Description of the task.
Return nothing but the lines from the line containing "At a higher position: [108,90] or [305,351]?" through the last line of the records, reproduced exactly.
* Begin *
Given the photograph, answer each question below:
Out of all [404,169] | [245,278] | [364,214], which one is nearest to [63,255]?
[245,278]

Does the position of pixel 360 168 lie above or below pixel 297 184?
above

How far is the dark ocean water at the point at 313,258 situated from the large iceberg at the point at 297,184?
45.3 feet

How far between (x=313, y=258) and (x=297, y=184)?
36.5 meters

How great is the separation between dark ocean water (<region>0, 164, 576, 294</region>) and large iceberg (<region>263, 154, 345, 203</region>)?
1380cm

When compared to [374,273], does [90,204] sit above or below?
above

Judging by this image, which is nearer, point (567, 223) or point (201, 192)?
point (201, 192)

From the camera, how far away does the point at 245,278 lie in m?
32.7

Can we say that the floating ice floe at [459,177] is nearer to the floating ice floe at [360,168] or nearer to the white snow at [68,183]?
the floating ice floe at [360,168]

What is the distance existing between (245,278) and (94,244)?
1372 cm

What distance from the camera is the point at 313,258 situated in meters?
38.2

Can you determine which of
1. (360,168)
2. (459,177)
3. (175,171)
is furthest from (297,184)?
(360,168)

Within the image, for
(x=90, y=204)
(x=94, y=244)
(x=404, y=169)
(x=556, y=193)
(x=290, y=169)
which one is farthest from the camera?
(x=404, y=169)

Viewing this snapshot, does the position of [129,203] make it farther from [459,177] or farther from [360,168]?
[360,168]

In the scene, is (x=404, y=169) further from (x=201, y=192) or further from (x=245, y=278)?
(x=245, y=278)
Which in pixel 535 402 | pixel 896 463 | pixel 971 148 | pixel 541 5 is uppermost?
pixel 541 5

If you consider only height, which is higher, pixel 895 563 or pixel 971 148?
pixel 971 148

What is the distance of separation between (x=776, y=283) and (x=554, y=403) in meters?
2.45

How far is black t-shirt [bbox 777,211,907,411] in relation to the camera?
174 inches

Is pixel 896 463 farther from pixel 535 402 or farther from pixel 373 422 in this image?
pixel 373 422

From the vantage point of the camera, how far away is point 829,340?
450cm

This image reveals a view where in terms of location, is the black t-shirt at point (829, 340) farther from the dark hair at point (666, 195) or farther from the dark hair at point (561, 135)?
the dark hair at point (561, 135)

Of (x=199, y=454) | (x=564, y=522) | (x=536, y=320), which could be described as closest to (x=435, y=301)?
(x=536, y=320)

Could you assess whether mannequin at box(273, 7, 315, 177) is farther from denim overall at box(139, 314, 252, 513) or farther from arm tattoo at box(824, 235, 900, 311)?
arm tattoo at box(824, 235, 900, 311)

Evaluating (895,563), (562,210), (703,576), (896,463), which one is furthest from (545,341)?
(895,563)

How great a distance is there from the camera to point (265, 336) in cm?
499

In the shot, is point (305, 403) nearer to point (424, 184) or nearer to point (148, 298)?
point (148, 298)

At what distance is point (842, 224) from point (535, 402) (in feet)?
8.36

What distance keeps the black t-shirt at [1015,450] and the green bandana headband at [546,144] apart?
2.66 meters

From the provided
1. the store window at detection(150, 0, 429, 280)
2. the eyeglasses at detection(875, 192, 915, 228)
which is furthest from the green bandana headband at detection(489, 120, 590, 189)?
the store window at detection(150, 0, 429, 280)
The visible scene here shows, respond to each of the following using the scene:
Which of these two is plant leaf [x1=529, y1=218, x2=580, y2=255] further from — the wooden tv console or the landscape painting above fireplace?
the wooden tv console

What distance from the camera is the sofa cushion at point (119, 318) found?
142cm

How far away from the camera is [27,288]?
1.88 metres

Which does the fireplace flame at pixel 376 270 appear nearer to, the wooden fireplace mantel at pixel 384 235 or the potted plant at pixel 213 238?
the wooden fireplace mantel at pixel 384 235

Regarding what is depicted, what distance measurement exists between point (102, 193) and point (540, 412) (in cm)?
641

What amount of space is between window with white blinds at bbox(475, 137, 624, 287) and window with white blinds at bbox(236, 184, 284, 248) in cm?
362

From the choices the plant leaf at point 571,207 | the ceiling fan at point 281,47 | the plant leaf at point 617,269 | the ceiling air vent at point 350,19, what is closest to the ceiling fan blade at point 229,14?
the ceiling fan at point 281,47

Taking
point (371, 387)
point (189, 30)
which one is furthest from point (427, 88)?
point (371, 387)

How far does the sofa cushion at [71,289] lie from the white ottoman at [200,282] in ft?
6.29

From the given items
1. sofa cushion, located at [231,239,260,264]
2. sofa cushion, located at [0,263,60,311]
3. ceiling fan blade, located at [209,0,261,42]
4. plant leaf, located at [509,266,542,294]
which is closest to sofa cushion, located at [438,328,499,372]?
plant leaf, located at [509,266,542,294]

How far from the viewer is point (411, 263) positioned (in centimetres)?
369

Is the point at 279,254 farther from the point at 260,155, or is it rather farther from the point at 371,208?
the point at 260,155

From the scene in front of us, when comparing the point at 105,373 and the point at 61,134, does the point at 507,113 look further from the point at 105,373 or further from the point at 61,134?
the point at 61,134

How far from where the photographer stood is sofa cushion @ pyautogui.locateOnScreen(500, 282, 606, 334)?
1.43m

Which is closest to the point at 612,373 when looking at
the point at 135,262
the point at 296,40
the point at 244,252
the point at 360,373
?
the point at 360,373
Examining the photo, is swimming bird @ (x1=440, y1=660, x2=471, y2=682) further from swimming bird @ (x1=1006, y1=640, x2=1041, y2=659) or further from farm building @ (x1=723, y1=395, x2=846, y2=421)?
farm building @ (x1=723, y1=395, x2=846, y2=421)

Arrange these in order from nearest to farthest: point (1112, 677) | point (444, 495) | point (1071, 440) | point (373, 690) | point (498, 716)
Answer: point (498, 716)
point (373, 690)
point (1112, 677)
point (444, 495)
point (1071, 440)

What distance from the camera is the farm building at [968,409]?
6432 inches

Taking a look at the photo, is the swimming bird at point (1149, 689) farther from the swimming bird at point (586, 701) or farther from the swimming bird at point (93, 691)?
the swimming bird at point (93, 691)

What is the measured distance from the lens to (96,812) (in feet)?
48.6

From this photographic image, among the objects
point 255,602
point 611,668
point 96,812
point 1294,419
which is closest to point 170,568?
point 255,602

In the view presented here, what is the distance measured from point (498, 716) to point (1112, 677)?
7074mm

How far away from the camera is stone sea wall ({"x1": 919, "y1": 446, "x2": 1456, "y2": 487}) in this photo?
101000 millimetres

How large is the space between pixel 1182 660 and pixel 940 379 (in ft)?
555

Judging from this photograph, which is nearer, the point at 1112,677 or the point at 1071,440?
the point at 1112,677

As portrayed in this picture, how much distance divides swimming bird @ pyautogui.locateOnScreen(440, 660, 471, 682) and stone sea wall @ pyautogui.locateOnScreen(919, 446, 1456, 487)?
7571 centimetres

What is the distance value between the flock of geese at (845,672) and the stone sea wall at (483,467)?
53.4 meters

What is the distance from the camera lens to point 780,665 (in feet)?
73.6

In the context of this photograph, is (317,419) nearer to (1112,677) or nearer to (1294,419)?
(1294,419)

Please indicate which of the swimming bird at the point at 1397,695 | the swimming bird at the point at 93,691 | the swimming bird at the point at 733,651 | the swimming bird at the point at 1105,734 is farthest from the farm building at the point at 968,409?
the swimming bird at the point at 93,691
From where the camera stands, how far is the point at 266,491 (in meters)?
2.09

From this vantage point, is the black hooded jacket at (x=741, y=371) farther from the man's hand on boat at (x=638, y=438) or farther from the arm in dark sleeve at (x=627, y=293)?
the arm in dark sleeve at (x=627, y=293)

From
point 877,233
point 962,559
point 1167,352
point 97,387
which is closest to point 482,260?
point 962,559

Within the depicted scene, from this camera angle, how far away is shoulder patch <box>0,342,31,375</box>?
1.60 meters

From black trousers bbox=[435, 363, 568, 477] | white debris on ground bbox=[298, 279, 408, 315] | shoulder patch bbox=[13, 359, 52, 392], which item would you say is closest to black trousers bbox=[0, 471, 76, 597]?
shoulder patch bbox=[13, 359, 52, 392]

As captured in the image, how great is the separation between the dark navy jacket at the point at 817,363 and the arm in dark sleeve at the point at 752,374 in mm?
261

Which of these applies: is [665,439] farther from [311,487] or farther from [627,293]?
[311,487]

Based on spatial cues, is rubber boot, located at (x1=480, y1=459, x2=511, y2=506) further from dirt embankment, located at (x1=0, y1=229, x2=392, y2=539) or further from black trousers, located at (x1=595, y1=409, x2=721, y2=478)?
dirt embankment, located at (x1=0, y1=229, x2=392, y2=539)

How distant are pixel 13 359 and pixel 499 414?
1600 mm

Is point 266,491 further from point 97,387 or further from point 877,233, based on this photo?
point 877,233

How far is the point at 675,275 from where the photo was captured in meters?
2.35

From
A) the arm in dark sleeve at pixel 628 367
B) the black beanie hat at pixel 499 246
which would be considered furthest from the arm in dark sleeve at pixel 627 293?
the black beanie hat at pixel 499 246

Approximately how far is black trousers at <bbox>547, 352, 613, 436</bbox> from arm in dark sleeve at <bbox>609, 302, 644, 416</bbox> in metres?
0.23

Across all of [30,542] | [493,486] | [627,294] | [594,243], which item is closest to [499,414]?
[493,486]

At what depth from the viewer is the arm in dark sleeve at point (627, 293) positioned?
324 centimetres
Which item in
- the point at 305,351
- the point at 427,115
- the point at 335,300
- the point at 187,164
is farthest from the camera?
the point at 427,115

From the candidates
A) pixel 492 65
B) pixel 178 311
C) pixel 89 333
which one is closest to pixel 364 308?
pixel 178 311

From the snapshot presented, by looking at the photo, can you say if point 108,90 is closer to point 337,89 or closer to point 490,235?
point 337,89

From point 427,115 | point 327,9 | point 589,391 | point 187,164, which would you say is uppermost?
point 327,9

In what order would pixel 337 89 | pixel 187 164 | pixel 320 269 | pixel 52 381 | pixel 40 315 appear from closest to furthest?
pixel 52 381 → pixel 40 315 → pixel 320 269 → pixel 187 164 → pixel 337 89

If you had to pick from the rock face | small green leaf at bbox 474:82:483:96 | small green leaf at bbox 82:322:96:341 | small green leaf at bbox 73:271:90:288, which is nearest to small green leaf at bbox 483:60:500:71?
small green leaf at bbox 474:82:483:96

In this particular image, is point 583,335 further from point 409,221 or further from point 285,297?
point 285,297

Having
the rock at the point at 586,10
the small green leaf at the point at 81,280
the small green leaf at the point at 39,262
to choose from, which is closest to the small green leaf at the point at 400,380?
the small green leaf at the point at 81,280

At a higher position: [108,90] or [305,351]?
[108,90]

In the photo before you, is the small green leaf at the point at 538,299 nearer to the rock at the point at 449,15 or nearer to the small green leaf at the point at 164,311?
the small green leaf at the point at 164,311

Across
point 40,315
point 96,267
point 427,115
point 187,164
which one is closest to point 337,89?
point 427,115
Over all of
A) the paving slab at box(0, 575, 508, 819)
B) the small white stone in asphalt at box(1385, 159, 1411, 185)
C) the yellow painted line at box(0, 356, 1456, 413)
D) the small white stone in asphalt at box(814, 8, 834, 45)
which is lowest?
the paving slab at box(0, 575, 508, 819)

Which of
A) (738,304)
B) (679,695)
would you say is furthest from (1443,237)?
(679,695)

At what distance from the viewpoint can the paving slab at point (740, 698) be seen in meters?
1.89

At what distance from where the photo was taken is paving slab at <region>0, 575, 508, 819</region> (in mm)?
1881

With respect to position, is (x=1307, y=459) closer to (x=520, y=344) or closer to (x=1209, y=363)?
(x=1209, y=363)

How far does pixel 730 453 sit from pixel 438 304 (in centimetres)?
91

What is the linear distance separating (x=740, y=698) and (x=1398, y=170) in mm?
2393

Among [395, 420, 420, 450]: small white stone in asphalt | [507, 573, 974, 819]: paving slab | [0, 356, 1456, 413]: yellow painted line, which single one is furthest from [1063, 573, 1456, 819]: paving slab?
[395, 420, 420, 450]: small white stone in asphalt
* End *
Response to this task.
At a higher position: [108,90] or [305,351]?
[108,90]

In the photo before you, is the small green leaf at the point at 538,299 nearer to the rock at the point at 449,15 or nearer to the small green leaf at the point at 164,311?
the small green leaf at the point at 164,311

Across
point 40,315
point 96,267
point 427,115
point 187,164
which one is closest to point 337,89?
point 427,115
Over all of
A) the paving slab at box(0, 575, 508, 819)
B) the small white stone in asphalt at box(1385, 159, 1411, 185)
C) the yellow painted line at box(0, 356, 1456, 413)
D) the small white stone in asphalt at box(814, 8, 834, 45)
which is lowest?
the paving slab at box(0, 575, 508, 819)

Which of
A) (738,304)
B) (679,695)
would you say is furthest from (1443,237)?
(679,695)

At what distance from the viewpoint can the paving slab at point (740, 698) be seen in meters?
1.89

At what distance from where the photo was taken is paving slab at <region>0, 575, 508, 819</region> (in mm)?
1881

With respect to position, is (x=1307, y=459) closer to (x=520, y=344) or closer to (x=1209, y=363)?
(x=1209, y=363)

How far does pixel 730 453 sit from pixel 438 304 (in centimetres)?
91

What is the linear distance separating (x=740, y=698) and (x=1398, y=170) in mm?
2393

Among [395, 420, 420, 450]: small white stone in asphalt | [507, 573, 974, 819]: paving slab | [0, 356, 1456, 413]: yellow painted line, which single one is furthest from [1063, 573, 1456, 819]: paving slab?
[395, 420, 420, 450]: small white stone in asphalt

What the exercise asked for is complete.